Typical El Paso, it acts nothing like the ninetieth largest city in the nation and more like a small town trying to be a city. Typically provincial, El Paso leaders and politicians celebrate the announcement that El Paso was picked to be the place for a new Whole Foods in the next couple of years. Unfortunately, for El Paso the celebrations and congratulations masks the insecurities that is the city’ elite. Let’s look into the Whole Foods announcement for a moment.
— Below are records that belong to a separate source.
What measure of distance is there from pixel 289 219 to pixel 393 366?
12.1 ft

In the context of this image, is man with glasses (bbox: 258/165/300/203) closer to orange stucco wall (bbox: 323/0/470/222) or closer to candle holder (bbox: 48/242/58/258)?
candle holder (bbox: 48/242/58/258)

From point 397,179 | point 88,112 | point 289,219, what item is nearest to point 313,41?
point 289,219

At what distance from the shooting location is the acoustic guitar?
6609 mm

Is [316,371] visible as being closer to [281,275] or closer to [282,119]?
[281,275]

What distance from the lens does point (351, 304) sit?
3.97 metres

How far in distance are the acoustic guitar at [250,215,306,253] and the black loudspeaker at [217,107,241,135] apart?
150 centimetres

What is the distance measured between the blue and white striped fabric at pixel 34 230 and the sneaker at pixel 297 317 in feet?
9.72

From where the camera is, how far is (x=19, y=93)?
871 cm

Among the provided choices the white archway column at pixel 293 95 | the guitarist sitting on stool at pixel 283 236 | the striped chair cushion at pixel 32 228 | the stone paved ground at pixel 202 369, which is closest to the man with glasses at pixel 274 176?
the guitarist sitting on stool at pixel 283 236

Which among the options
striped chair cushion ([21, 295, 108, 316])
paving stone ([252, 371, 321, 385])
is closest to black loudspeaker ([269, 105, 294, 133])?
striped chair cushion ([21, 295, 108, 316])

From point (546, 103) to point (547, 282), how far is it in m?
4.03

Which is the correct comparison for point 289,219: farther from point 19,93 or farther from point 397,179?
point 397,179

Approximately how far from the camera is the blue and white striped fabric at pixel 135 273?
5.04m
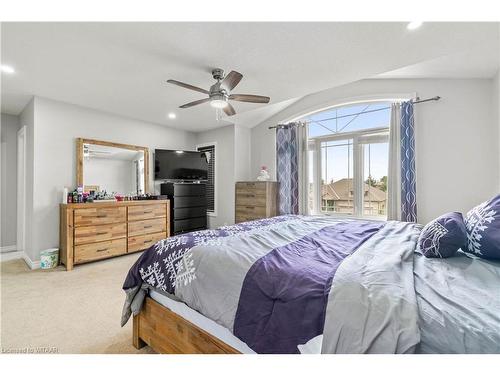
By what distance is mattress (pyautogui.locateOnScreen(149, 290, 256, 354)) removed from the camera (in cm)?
113

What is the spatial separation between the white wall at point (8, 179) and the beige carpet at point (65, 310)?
107 centimetres

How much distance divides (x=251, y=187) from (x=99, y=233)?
104 inches

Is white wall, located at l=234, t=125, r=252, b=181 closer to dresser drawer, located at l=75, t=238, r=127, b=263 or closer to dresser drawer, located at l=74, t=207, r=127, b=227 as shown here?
dresser drawer, located at l=74, t=207, r=127, b=227

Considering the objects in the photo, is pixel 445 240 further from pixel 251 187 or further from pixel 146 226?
pixel 146 226

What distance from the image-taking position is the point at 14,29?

Whole Foods is nothing more than a grocery chain specializing in uppity food products that are marketed to those with income to burn. Let us ignore, for a moment that El Paso’s disposable income is below par, and look at what the reactions were from the city leaders and the local news media. Masked in the celebratory headlines was the relief that the city was now going to be home for a specialty chain of high-priced groceries. The sense of relief was all over the place but it didn’t last long. Almost immediately the city started fighting with itself online as those on the eastside and northeast sides of town demanded to know why the west side was getting the pig’s lipstick applied while they were being ignored yet again.
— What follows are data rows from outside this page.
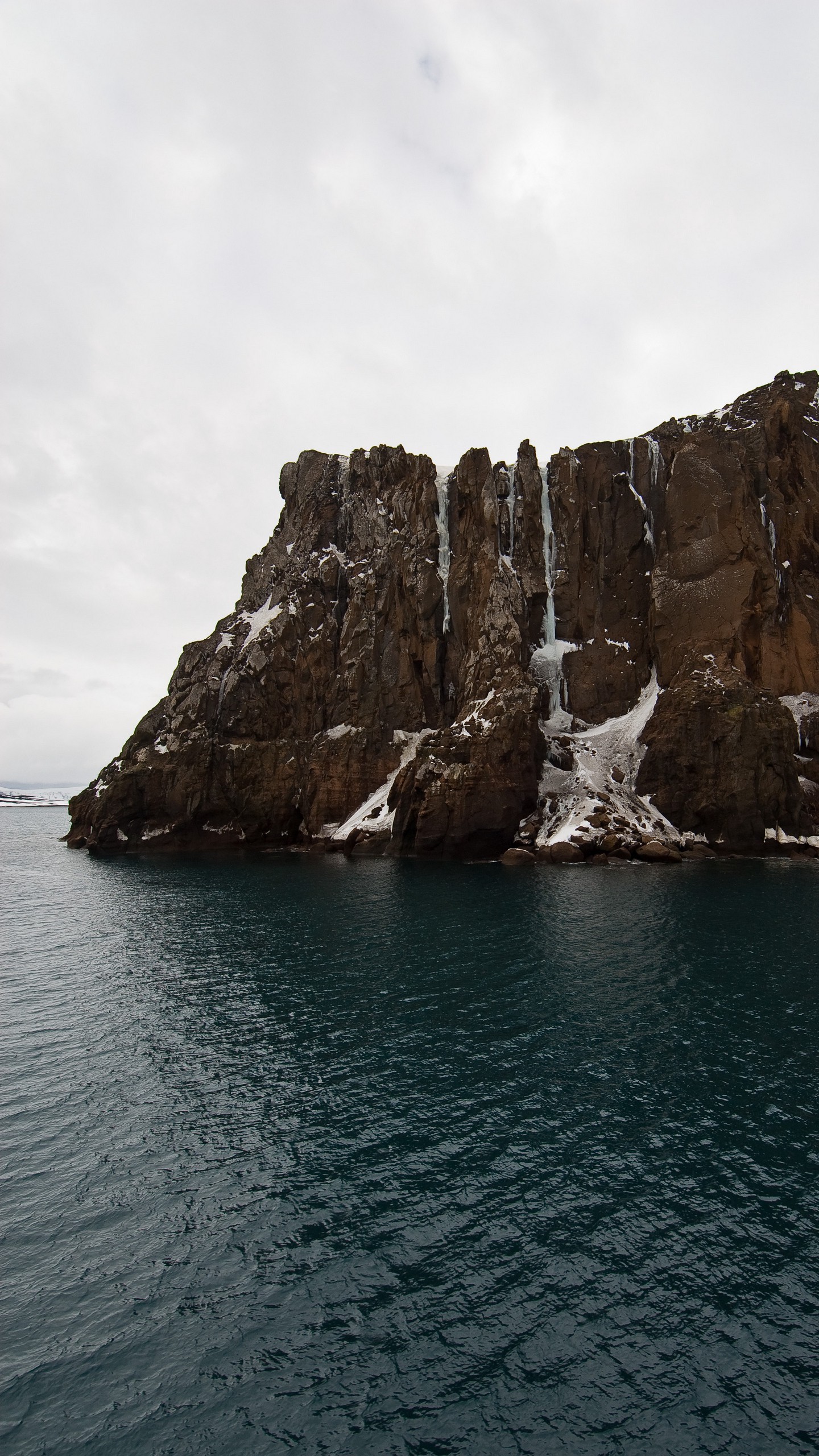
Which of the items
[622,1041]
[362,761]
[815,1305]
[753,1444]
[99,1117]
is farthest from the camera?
[362,761]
Lost in the arguments and the sighs of relief that El Paso was now up and coming because it was now getting a Whole Foods are some inconvenient facts that no one has brought up. Primarily the upcoming store is still two years away. In the highly charged and competitive grocery marketplace two years is a long time for businesses to close down or change their expansion plans because of revenue pressures heaped upon them by their fickle clientele.
As a matter of fact, although organic foods sales have risen historically, Whole Foods’ stock is on a rebound after re-energizing its marketing strategy by lowering the prices on its products in an attempt to reimage itself away from being pricy. Even with its current stock upswing, Whole Foods stock price is well below its 2013 high of almost $60 a share. This year, the stock price tanked at it lowest rate before rebounding. Although market analysts are excited about the prospects for Whole Foods many of the analysts focus their enthusiasm on Whole Foods expansion plans because the more square footage the more sales it can generate. This is important because with very narrow margins the only way to increase revenues, and thus stock value, is to increase the number of products it sells per period. The more stores the more product is can move is the thought. However, more stores equals more overhead. Is El Paso capable of sustaining that overhead?
Keep in mind that stock analysts are looking at the current upswing in price to cash out their stocks and the announcement of new square footage tends to raise the optimism resulting in higher stock prices. It is important to note though that announcing, building a Whole Foods is one thing and it is another to keep it sustainable over the longer period. Therefore, El Paso’s celebration may be premature.
More importantly is that the values espoused by the Democrat-leaning elite of the city mysteriously ignores the other inconvenient truths about Whole Foods. Whole Foods is in the midst of a battle between the employees and the management centered on the notion on whether to allow employees to unionize. This is a battle that has been brewing over for a few years now.
As a matter of fact, on January 20, 2013, John Mackey, CEO of Whole foods was quoted in an article by Global Possibilities as stating that a “union is like having herpes” when the question about unionizing was brought up. Last week, the San Francisco store employees at a Whole Foods started the latest employee movement to unionize a Whole Foods store. I wonder if the city’s progressives will support the unionizing efforts or quietly look the other way hoping no one notices that it is not all shiny under the motif that “it’s all good” in El Paso.
The other thing to consider is that the whole basis for the existence of Whole Foods is the progressive notion about sustainable ecologies and supporting the local farmers. Which brings me to the question about whether the El Paso shopper aka the taxpayers paying outrageous taxes to the city’s elite will care whether the tomato is from the local farmer or from South America when buying it for the enchilada sauce for dinner later in the week. When mashed up into the chile pods, the Whole Foods organic tomato will look and taste exactly the same as the tomato at the other groceries stores thereby forcing the question, once the novelty is done and over with will anyone in El Paso really care if Whole Foods opened on the west side first?
Probably not because even if it actually has a grand opening the grocery chain will likely shutter its doors once the reality that is El Paso hits it right between the “locally-sourced” vegetable isles.